Data for analysis:
───
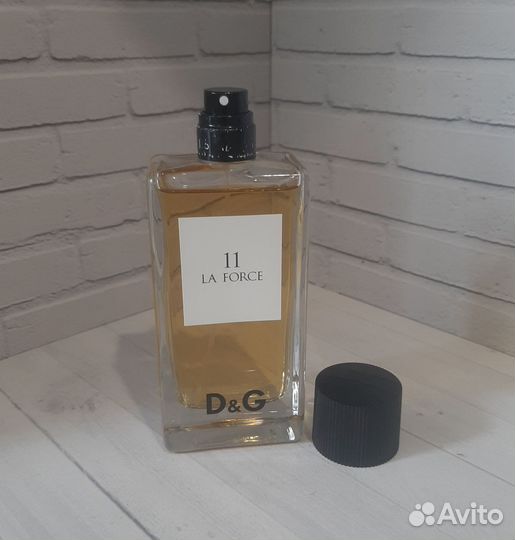 Dolce & Gabbana - Anthology La Force 11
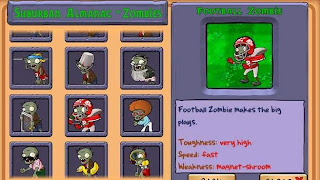 Plants vs Zombies Android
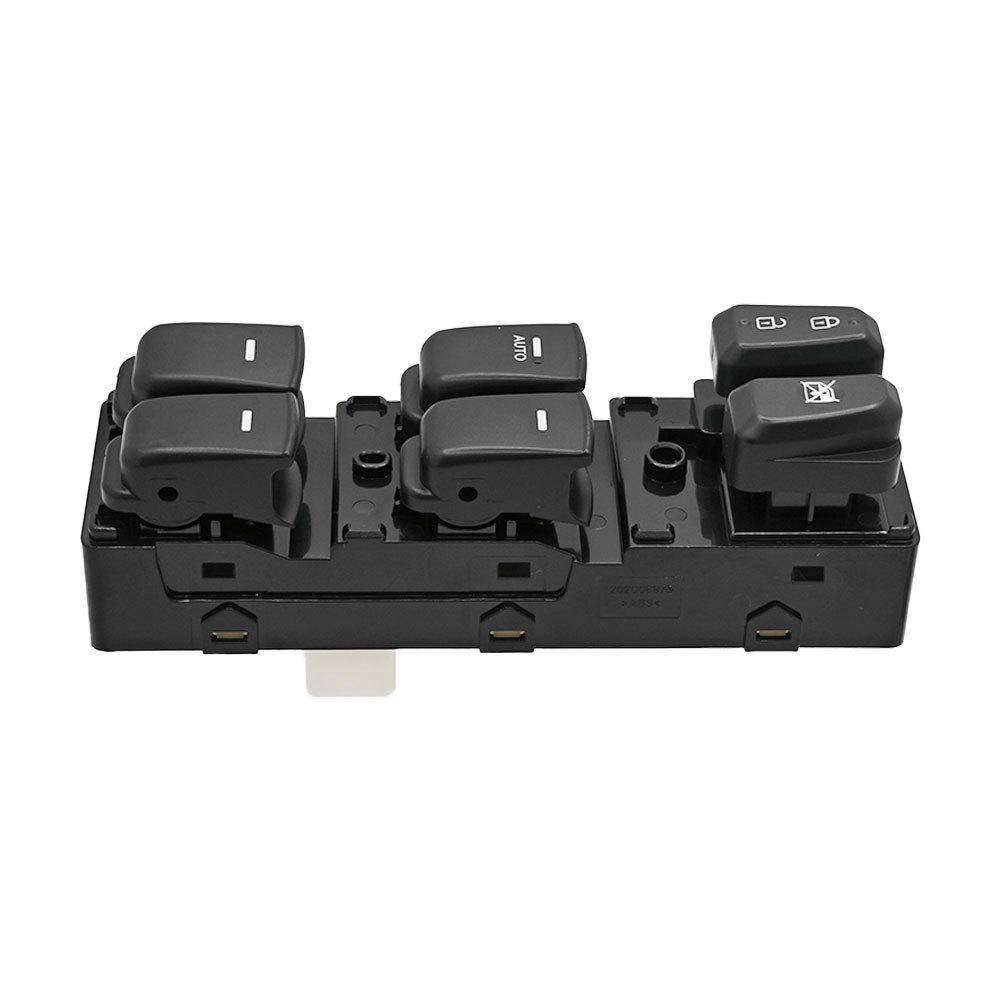 93570-3S000: Power Window Switch for 2011-2015 Hyundai Sonata
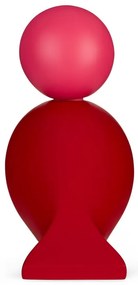 Статуя от масивно дърво (височина 12,5 cm) Bird Flora – Kay Bojesen Denmark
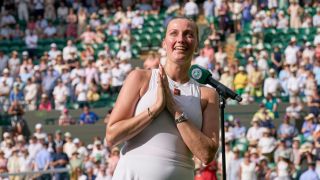 Голяма шампионка се сбогува с "Уимбълдън"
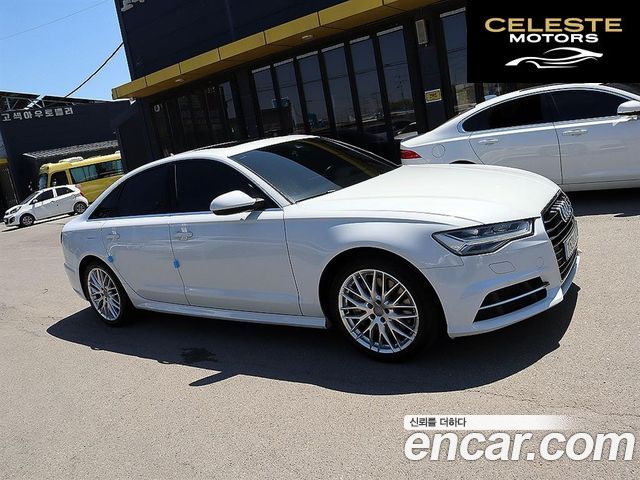 AUDI A6 40 TFSI Premium 2018 — photo 20 sur 26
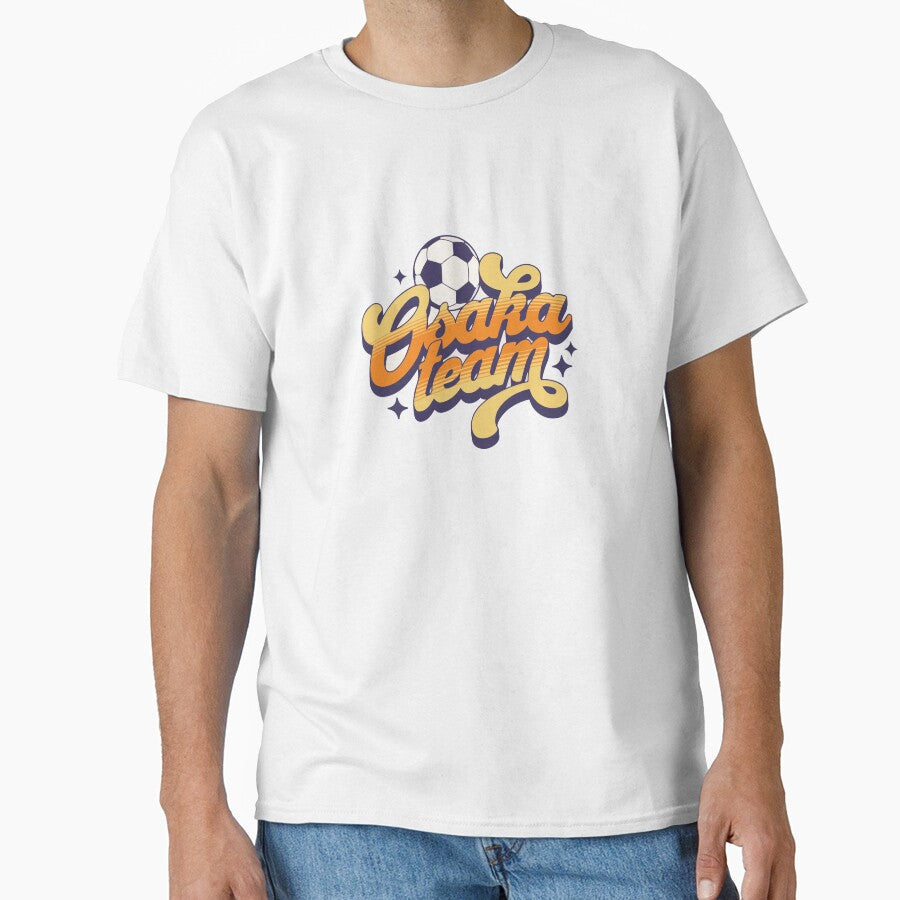 Osaka Team by samwash Unisex T-shirt, Sweatshirt, Hoodie, Long Sleeve Tee - T-Shirt, Sweatshirt, Hoodie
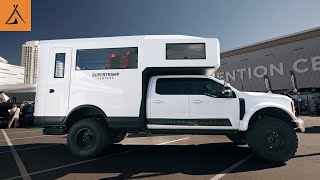 Supertramp Megatron Truck Camper [upl. by Air]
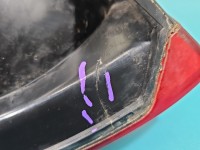 Lampa tył prawa Volkswagen, Pęknięta i zabrudzona od środka Vw Tiguan I 07- HB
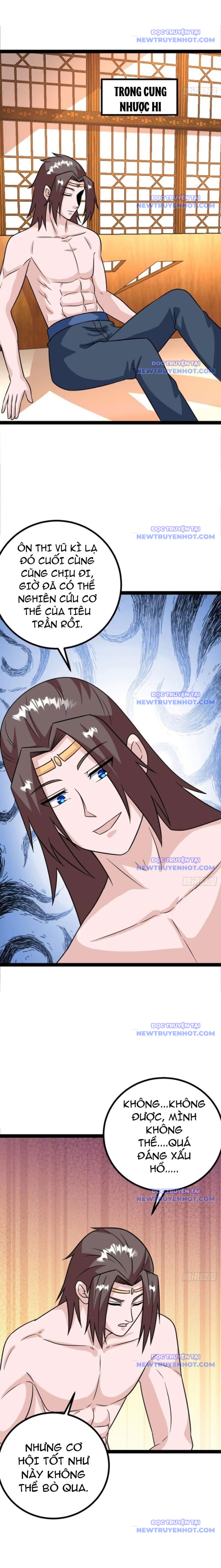 Trăm Tuổi Mở Hệ Thống, Hiếu Tử Hiền Tôn Quỳ Khắp Núi! chapter 73 - Trang 12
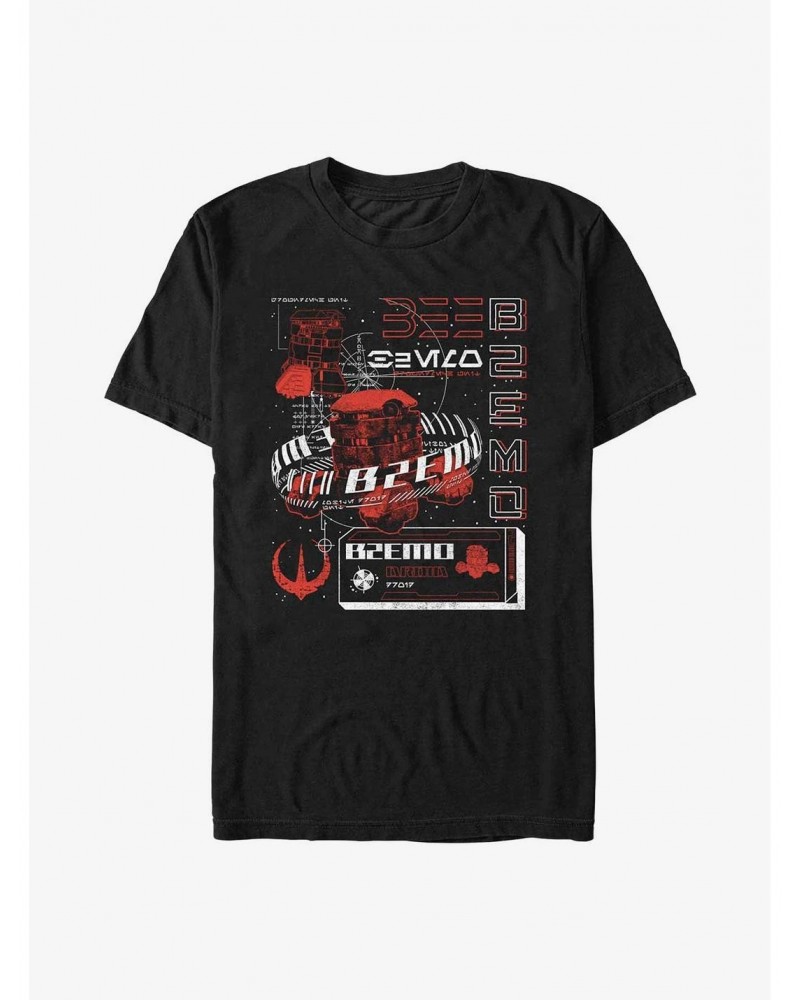 Star Wars: Andor B2EMO T-Shirt $6.68 T-Shirts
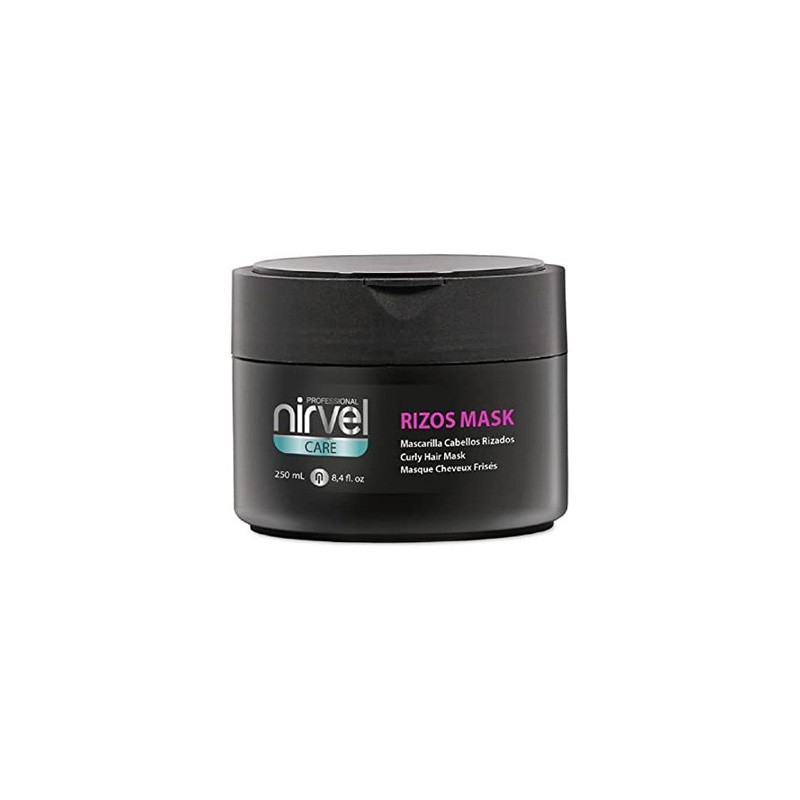 Nirvel Care Rizos Mask (250ml) Nirvel Care Rizos Mask (250ml)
───
Exercise goal:
Please rewrite every entry with "Hoodie" renamed to "Pullover" and everything else kept the same. Leave the pictures out.

Response:
 Dolce & Gabbana - Anthology La Force 11
 Plants vs Zombies Android
 93570-3S000: Power Window Switch for 2011-2015 Hyundai Sonata
 Статуя от масивно дърво (височина 12,5 cm) Bird Flora – Kay Bojesen Denmark
 Голяма шампионка се сбогува с "Уимбълдън"
 AUDI A6 40 TFSI Premium 2018 — photo 20 sur 26
 Osaka Team by samwash Unisex T-shirt, Sweatshirt, Pullover, Long Sleeve Tee - T-Shirt, Sweatshirt, Pullover
 Supertramp Megatron Truck Camper [upl. by Air]
 Lampa tył prawa Volkswagen, Pęknięta i zabrudzona od środka Vw Tiguan I 07- HB
 Trăm Tuổi Mở Hệ Thống, Hiếu Tử Hiền Tôn Quỳ Khắp Núi! chapter 73 - Trang 12
 Star Wars: Andor B2EMO T-Shirt $6.68 T-Shirts
 Nirvel Care Rizos Mask (250ml) Nirvel Care Rizos Mask (250ml)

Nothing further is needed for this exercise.